Some studies estimate nonviolent offenders constitute one-third to perhaps one-half of the population of prisons and jails. Few analyses put the number at less than one-fourth.

Including all drug offenders might skew numbers, but the “one-fourth” vs. “one-half” numbers more or less represent the parameters of the debate over violent and nonviolent offenders incarcerated.

All of us should care, but I assert people of faith should lead the way. Even those who have themselves been victims should not give up on those behind bars or in other forms of custody. 

Convicts may be out of sight, but if they’re out of mind, we’re falling short.

In the 18th chapter of Genesis, the patriarch Abraham was visited by three men he discerned were actually Angels. They spoke with authority. Among other things, they informed Abraham and his wife Sarah that, after years of barrenness, she would bear a child.

Abraham learns the visitors are on their way to Sodom, to investigate its evil. In one of the great intermediary prayers recorded in all of Scripture, Abraham walks with the visitors, pleading for the minority to be spared.
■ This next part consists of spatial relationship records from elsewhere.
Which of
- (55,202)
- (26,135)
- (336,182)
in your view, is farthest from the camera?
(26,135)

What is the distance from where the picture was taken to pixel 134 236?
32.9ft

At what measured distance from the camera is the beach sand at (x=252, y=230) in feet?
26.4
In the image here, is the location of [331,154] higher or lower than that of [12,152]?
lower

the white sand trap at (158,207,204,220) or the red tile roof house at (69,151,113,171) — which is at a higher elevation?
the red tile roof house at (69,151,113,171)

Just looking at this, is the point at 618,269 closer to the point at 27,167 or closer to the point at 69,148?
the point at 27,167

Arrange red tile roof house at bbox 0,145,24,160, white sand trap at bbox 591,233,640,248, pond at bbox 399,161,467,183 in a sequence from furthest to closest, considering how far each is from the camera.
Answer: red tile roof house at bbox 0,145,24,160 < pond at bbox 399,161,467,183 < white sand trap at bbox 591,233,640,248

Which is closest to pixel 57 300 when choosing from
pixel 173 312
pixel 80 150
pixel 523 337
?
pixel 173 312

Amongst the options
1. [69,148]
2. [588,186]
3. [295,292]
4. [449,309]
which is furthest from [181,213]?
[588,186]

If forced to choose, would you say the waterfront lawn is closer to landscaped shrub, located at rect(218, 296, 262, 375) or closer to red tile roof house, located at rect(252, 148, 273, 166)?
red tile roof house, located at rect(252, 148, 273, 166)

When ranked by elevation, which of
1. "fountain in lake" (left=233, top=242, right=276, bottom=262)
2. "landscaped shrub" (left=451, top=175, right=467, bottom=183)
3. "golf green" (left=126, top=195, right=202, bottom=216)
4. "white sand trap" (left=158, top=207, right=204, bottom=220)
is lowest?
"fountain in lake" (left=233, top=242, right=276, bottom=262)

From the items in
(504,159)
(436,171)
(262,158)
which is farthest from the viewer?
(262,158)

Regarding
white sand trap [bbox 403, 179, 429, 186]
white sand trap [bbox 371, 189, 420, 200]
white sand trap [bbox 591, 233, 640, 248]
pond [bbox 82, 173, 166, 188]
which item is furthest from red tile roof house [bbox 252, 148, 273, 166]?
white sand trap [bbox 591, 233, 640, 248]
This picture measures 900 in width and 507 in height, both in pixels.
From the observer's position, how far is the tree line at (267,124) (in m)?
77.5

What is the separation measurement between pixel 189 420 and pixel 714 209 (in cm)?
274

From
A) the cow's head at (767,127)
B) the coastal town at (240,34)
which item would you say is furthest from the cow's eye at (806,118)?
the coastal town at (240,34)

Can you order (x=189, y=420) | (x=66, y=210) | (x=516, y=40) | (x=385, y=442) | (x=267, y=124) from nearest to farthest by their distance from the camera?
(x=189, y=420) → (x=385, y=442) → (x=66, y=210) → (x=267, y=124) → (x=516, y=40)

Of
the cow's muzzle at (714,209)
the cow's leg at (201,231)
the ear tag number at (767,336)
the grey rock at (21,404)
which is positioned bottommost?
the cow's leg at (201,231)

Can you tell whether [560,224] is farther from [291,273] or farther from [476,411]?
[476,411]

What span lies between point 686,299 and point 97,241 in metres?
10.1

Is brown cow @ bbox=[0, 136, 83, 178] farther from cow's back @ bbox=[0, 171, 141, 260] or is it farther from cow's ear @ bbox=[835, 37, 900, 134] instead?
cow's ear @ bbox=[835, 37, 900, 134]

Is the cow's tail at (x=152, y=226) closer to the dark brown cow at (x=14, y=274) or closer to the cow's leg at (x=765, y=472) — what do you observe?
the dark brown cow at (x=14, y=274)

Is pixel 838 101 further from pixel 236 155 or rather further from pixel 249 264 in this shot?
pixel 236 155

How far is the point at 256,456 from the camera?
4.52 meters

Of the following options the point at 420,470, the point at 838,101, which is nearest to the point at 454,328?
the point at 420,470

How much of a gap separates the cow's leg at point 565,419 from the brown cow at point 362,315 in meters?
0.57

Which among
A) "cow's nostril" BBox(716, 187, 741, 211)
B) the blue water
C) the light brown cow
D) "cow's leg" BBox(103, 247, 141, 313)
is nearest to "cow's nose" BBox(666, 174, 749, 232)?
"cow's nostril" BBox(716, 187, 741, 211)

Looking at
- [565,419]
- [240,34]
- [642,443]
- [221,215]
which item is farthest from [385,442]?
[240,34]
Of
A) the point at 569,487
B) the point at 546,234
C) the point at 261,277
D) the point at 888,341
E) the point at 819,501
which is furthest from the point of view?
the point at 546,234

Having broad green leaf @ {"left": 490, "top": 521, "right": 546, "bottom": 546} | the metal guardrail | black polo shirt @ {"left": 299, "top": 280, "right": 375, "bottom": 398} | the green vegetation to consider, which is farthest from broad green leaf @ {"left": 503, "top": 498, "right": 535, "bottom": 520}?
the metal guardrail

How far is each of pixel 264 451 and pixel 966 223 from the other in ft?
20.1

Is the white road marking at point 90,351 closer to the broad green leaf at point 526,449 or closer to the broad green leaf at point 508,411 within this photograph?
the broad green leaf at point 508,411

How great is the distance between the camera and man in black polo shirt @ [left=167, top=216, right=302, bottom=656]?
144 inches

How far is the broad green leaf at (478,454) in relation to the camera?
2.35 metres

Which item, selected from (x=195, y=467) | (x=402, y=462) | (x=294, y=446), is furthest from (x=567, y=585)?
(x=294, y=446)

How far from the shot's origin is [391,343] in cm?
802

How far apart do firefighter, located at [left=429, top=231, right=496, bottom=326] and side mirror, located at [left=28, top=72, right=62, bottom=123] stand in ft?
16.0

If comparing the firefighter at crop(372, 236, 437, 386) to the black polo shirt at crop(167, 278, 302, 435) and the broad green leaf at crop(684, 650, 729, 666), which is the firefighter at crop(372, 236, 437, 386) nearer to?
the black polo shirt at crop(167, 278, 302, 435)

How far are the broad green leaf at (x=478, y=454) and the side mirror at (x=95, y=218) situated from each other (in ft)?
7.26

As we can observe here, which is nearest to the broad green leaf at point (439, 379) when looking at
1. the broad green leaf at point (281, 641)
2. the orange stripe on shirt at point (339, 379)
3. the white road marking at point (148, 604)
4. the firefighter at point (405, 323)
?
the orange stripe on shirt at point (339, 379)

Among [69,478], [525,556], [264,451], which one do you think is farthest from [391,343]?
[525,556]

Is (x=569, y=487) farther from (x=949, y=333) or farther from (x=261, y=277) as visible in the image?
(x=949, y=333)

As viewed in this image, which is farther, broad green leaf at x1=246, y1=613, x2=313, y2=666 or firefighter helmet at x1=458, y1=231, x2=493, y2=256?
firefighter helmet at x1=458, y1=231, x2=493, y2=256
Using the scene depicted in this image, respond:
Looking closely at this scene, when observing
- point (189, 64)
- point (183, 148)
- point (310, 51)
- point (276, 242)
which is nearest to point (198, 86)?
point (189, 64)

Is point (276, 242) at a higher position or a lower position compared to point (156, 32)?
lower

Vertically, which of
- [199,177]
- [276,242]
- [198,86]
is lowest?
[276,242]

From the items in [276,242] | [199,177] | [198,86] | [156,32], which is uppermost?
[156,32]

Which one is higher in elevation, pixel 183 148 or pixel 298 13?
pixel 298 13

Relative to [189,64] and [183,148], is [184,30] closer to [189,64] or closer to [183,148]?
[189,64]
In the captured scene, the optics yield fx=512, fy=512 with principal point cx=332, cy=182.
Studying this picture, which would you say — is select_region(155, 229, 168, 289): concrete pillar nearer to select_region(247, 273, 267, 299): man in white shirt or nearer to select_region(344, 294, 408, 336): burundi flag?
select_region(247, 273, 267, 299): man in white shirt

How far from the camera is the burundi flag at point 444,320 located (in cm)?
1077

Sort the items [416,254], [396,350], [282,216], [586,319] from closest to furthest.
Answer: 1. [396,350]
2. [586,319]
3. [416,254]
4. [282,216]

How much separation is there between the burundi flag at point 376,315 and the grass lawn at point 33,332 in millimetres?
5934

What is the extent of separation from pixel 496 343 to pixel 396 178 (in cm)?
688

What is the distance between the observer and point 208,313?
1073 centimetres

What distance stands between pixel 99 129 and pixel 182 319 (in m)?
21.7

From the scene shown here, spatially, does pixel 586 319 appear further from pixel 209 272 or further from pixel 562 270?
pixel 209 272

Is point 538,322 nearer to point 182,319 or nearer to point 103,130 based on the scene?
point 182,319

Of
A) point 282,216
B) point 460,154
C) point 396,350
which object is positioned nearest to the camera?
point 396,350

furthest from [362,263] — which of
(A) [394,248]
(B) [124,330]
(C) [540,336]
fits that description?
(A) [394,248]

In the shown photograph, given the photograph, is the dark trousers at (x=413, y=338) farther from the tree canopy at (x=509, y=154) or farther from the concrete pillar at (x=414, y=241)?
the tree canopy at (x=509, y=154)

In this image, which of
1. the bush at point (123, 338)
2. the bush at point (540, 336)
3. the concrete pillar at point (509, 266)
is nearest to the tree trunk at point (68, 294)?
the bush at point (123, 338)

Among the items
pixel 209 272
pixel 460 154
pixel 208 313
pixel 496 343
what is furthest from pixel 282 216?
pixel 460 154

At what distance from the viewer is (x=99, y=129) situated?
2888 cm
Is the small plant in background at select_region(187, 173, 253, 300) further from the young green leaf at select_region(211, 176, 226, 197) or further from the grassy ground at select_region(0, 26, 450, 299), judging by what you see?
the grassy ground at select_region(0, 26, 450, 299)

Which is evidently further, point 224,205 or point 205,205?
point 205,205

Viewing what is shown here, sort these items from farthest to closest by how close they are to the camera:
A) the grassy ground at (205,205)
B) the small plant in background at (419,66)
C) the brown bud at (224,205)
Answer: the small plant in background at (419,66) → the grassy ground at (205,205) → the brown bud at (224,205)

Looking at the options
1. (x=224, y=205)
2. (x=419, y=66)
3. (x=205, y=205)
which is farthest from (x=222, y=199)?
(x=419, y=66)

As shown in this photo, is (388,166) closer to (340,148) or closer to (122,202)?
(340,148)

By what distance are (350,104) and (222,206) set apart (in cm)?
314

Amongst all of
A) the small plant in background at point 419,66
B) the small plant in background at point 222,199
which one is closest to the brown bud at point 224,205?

He asks, what if there are 50 righteous men in the city? The angel responds that for the sake of those, he could spare the city. The sequence continues, through 45, 40, 30, 20 and 10. After Abraham’s final plea, the angel says, “I will not destroy it for ten’s sake” (Gen. 18:32 King James Version).

In that story, in the end, there were no righteous. Judgment was terrible.

That was then. This is now.

What if, in Oklahoma’s worst prison – McAlester — there are 50 people who could yet become “convicted” of the necessity to make amends for criminality? What if there are ten? What if there is one?

McAlester or any other facility should be a place where faith can be lived. Public policies should send to McAlester only those who absolutely need to be there.

Those who believe there is a final Judge — One concerned for “the least of these, my brothers” (Matthew 25:40, KJV), including prisoners — dare not abandon the ten, or even the one.

NOTE: This essay is revised and updated from a 2009 commentary that appeared in Perspective Magazine, monthly publication of the Oklahoma Council of Public Affairs. McGuigan is the editor of ‘Crime in Punishment in Modern America’ (1986, University Press of America).